Problem details: Look for the line with "kingdom: Animalia" in the entries below, then extract that line and all lines after it exactly, with pictures left out.

Material for the task:

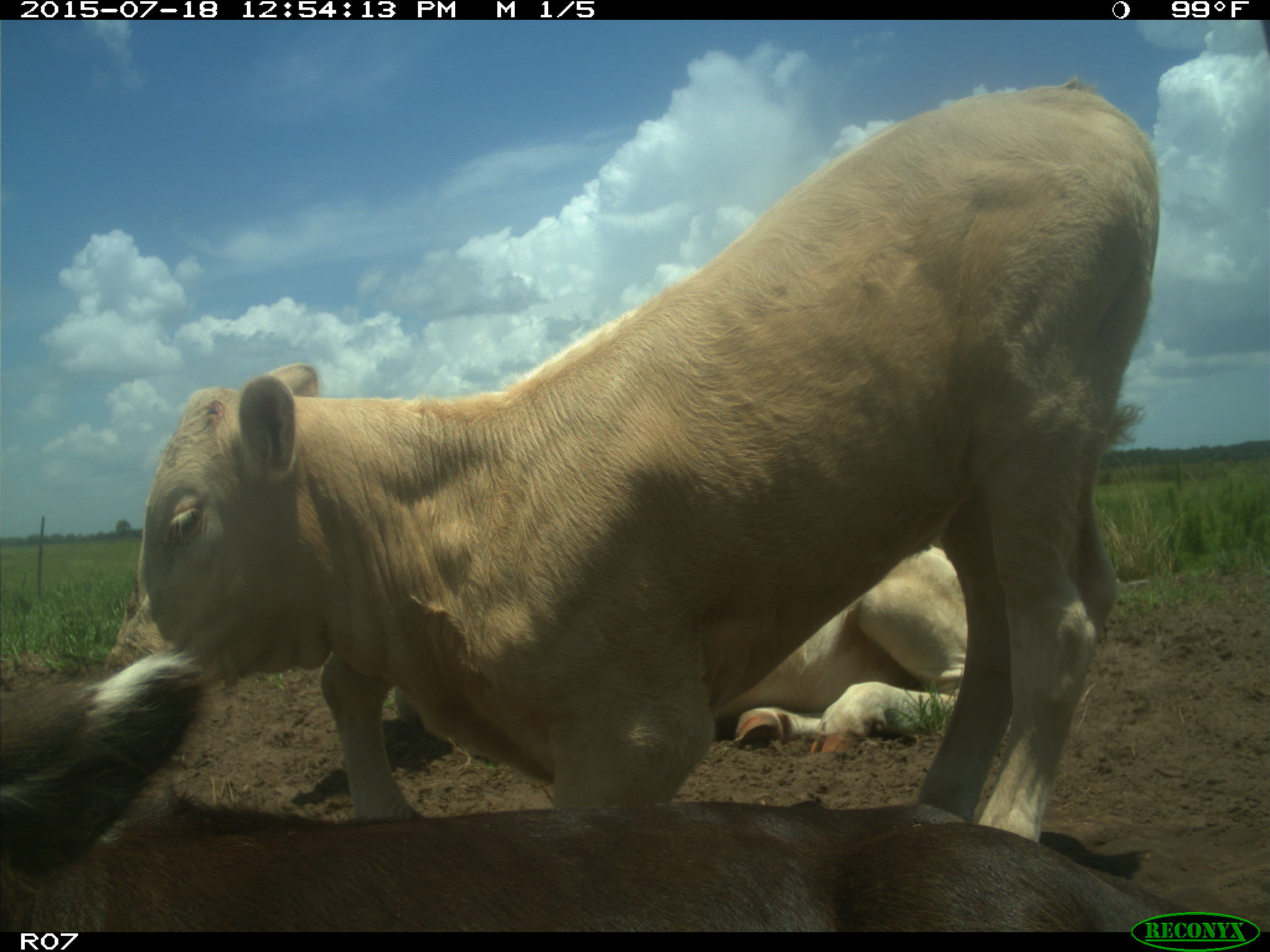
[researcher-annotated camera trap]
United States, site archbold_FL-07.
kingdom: Animalia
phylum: Chordata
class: Mammalia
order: Artiodactyla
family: Bovidae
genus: Bos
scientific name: Bos taurus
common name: domestic cow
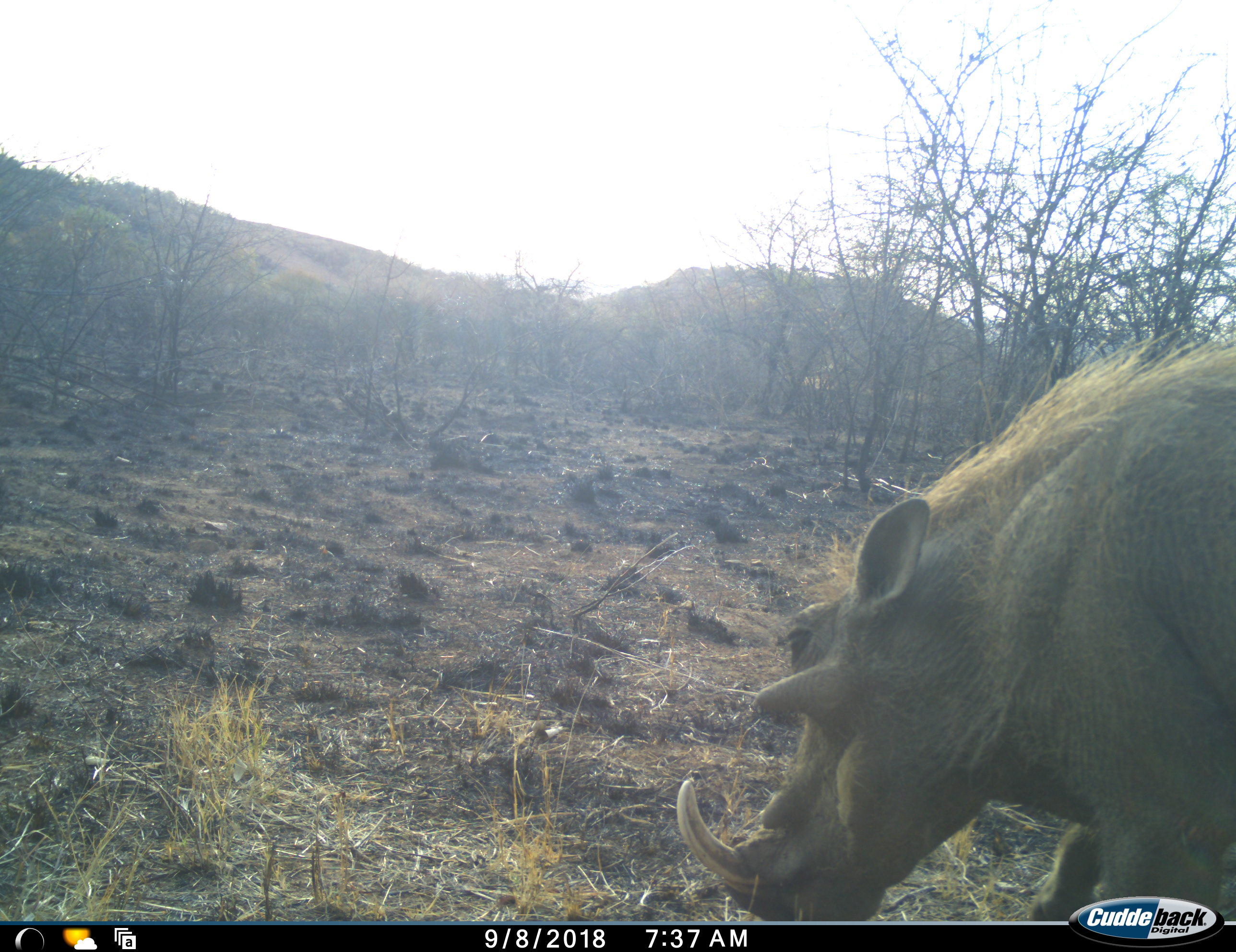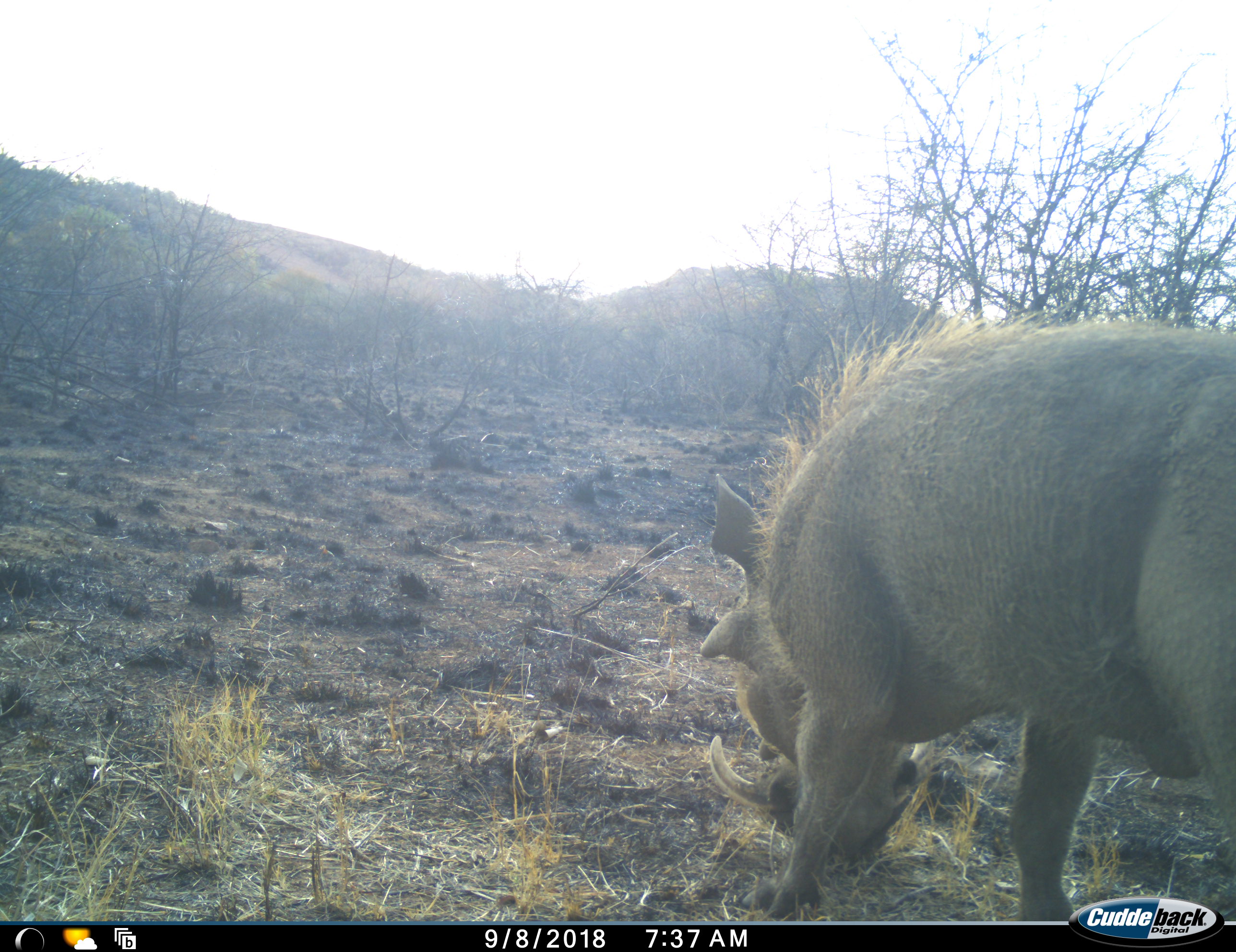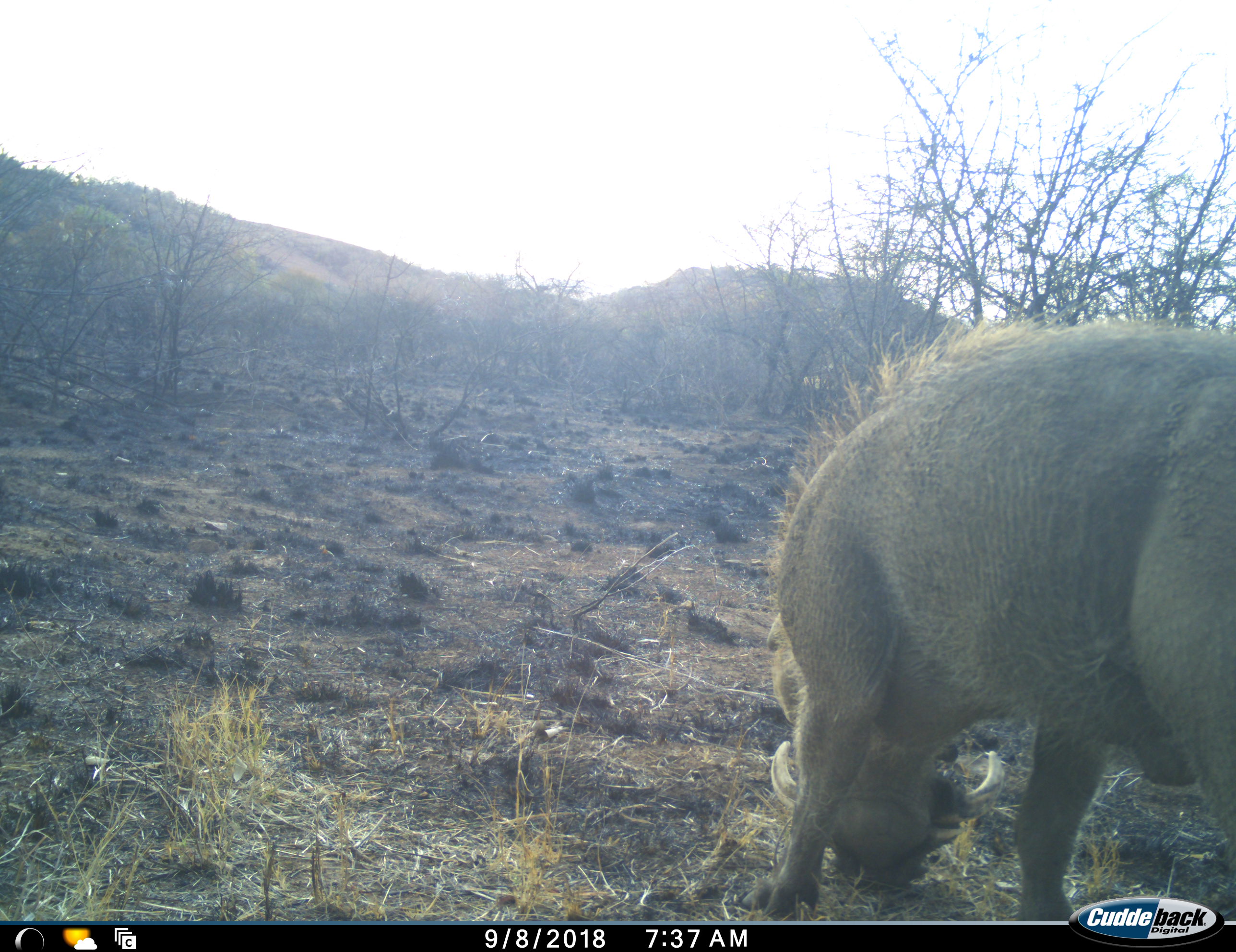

Task result:
kingdom: Animalia
phylum: Chordata
class: Mammalia
order: Artiodactyla
family: Bovidae
genus: Bos
scientific name: Bos taurus
common name: domestic cow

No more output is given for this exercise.